● **Supplied records**:
——

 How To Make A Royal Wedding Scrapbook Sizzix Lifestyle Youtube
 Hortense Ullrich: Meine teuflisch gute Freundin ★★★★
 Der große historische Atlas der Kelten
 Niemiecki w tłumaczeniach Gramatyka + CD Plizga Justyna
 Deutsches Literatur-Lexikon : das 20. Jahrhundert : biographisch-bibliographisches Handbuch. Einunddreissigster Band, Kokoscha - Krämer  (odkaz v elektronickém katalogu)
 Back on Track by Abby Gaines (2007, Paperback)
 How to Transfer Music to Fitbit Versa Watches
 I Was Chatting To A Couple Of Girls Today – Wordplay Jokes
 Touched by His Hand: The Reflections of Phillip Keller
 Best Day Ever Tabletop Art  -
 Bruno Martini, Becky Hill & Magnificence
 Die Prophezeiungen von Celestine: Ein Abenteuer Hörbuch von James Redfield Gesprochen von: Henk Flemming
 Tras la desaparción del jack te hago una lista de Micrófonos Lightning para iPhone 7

——

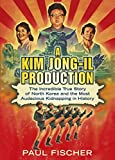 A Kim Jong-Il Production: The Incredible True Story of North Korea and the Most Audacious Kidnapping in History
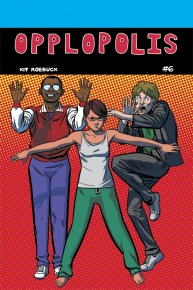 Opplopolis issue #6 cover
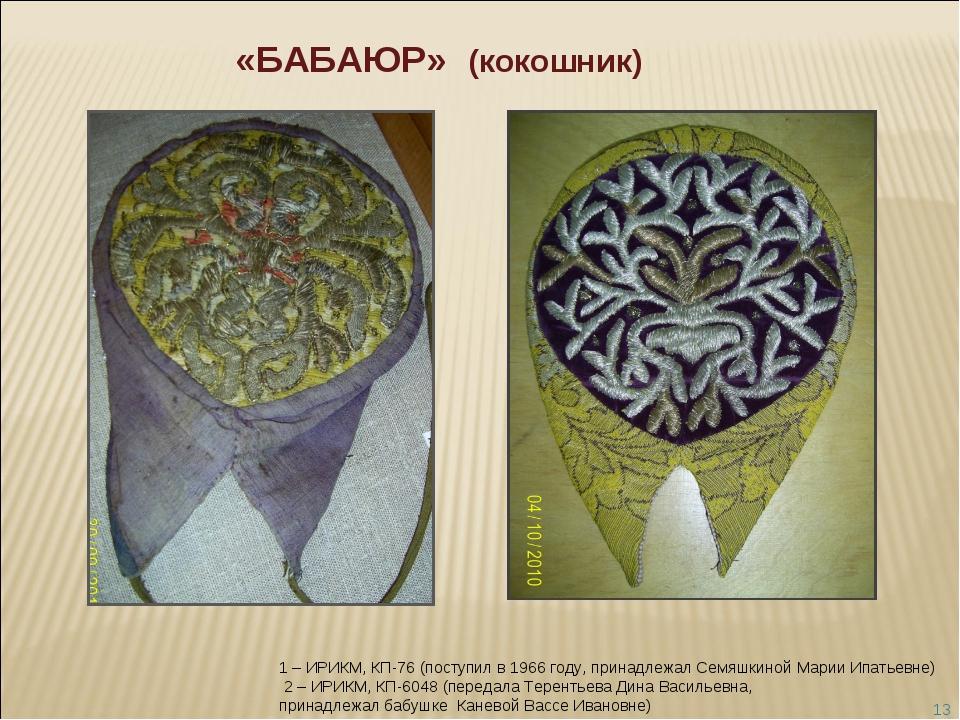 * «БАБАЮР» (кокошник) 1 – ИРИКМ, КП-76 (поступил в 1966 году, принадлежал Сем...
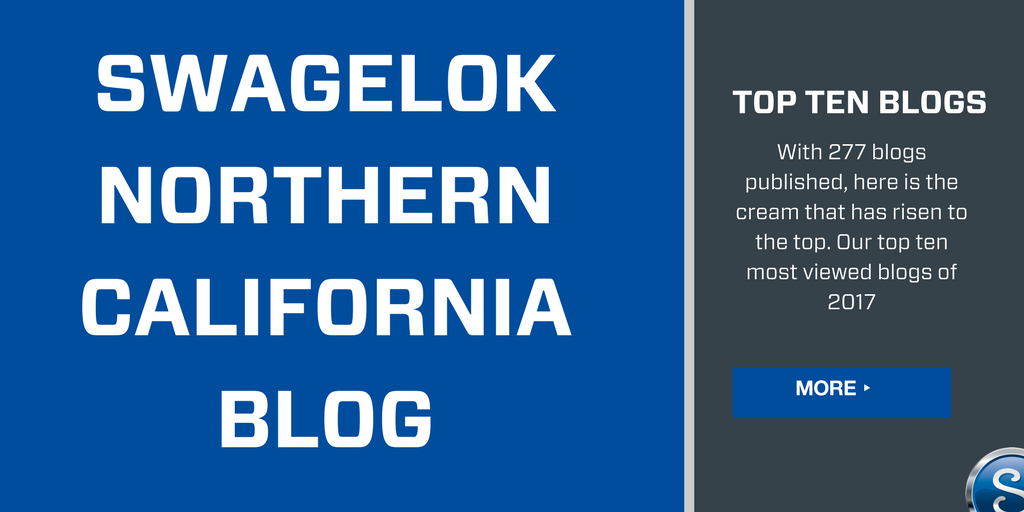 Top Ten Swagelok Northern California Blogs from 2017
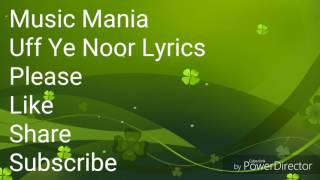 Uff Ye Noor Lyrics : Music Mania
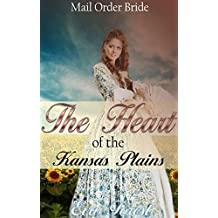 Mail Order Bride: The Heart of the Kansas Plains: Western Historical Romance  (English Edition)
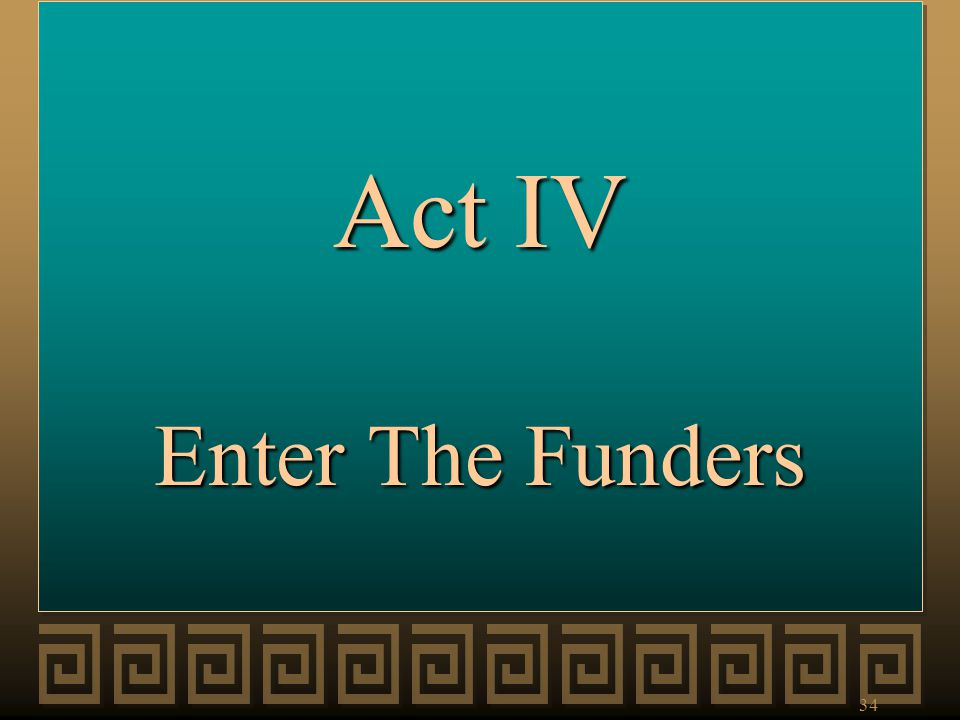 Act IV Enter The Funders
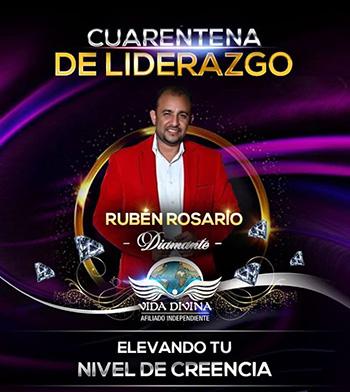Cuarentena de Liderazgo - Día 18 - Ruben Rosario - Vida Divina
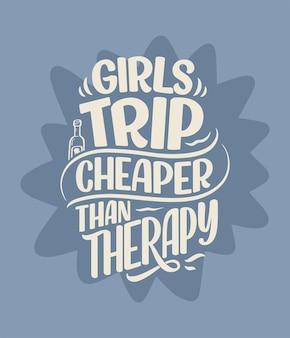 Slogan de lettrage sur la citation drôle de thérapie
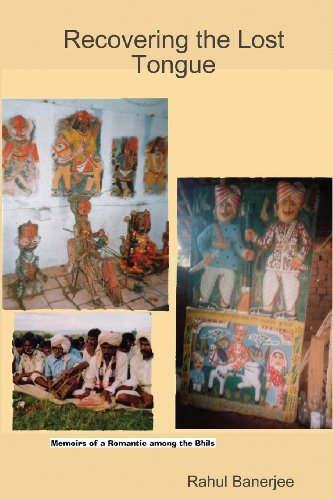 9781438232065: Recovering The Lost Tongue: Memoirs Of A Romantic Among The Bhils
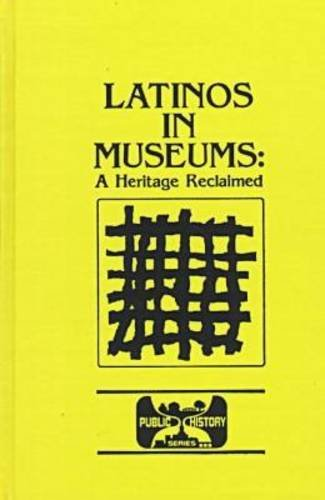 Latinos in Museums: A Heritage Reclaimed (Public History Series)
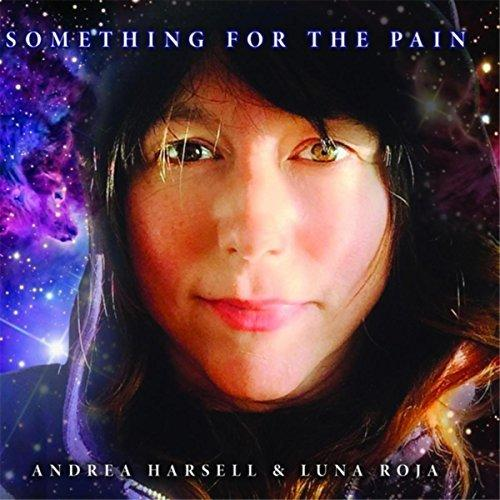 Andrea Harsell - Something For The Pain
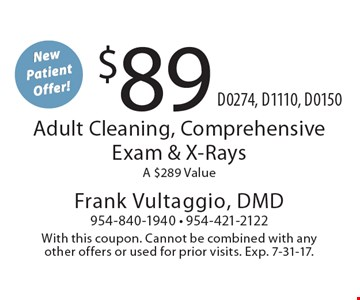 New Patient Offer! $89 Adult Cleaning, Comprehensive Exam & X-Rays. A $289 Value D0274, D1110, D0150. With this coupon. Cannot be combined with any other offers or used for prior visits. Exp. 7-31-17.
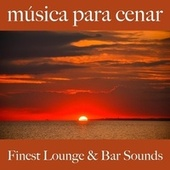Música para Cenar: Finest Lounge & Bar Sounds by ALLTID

——

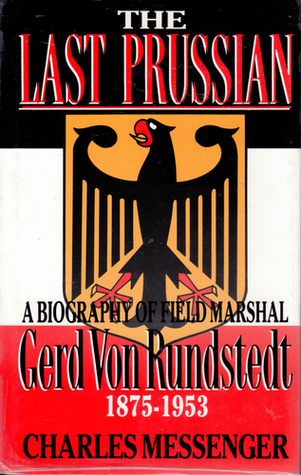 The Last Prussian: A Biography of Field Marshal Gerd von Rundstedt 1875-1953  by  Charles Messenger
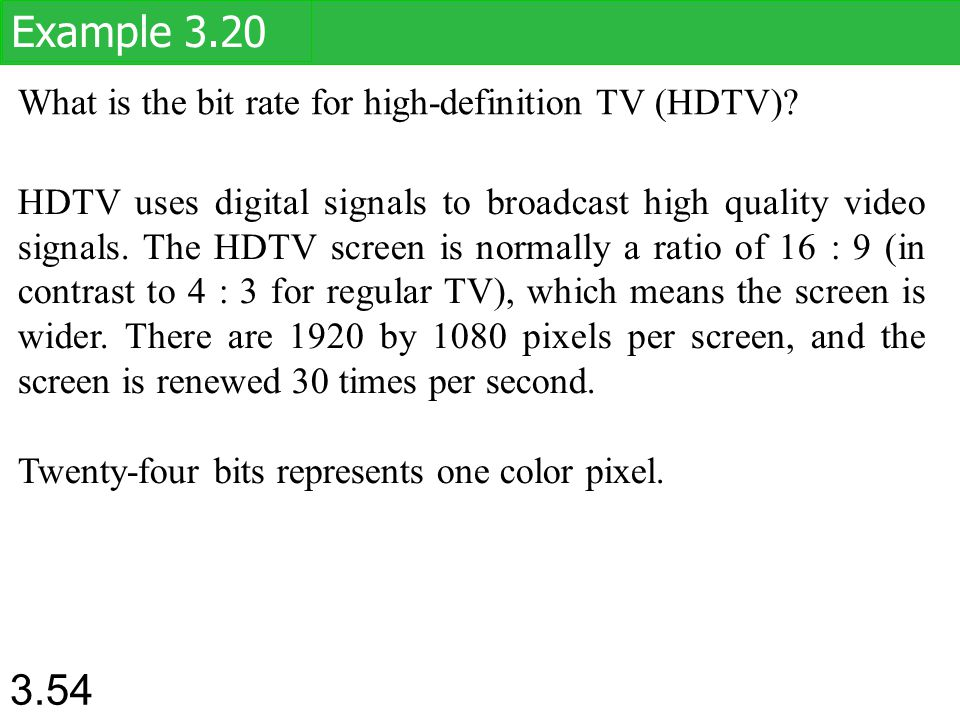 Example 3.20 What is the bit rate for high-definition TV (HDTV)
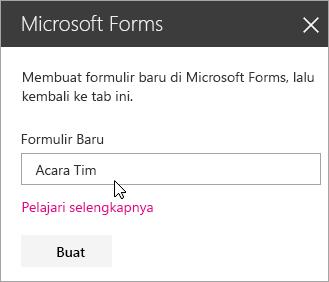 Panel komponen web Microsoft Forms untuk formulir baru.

——

● **The problem**: Everything above from the line containing "Latinos in Museums: A" down to the line containing "Andrea Harsell - Something For The Pain" is to be duplicated exactly, both lines included, and the pictures are to be omitted.

● **Task output**:
 Latinos in Museums: A Heritage Reclaimed (Public History Series)
 Andrea Harsell - Something For The Pain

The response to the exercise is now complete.